A deterministic generator replaces manual design
The pipeline starts from a hand-crafted heterogeneous MoE model and replaces it with an automatic code assembler. The system draws architecture families from the LEMUR database, combining them into four-expert MoE ensembles. Each ensemble is governed by a convolutional gating network with temperature scaling, mixup augmentation, and cosine annealing of the learning rate. The goal: to sift through the space of possible mixtures without human intervention.
The choice of hardware is not trivial: a consumer GeForce RTX 4090, capable of sustaining significant training loads, shows how architectural research can now be conducted without resorting to server clusters. For those evaluating on-premise deployment, the campaign proves that such tools can run on accessible machines, narrowing the gap between experimentation and production.
The alphabetical order trap
The most interesting finding is not in the average performance of the ensembles – although ShuffleNet and MobileNetV3 excel with accuracy up to 0.632 – but in the discovery of a methodological flaw. The generator uses itertools.combinations to enumerate families: a deterministic approach that follows alphabetical order. Since the first family in the list is AirNet, all explored combinations – a mere 4.8% of the 23,751 possible – include it. In practice, the entire campaign is anchored to AirNet.

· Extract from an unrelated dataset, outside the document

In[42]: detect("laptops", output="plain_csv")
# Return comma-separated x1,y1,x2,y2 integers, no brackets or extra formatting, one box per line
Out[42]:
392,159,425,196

This distortion only comes to light thanks to the project’s transparency, which documents batch by batch what was generated and evaluated. It is a warning for anyone developing automatic architectural search frameworks: the choice of a seemingly innocuous combination algorithm can silently invalidate conclusions. The proposed fix – stratified random sampling – is embedded in the corrected version of the generator.
What remains valid (and what does not)
Within the AirNet-centric universe, the numbers speak clearly: ensembles that include ShuffleNet or MobileNetV3 regularly achieve the highest accuracy, while FractalNet and MNASNet prove to be low-yield families, candidates for exclusion in future campaigns. These results, however biased, offer useful pointers for those wanting to assemble efficient MoEs on similar hardware.
On the methodological front, the pipeline stands as a replicable and open-source tool. The full release on GitHub (NNGPT) includes not only the code but also analysis artifacts and the amended generator. An approach that embraces the open science philosophy and, for on-premise environments, ensures full auditability of the model generation process.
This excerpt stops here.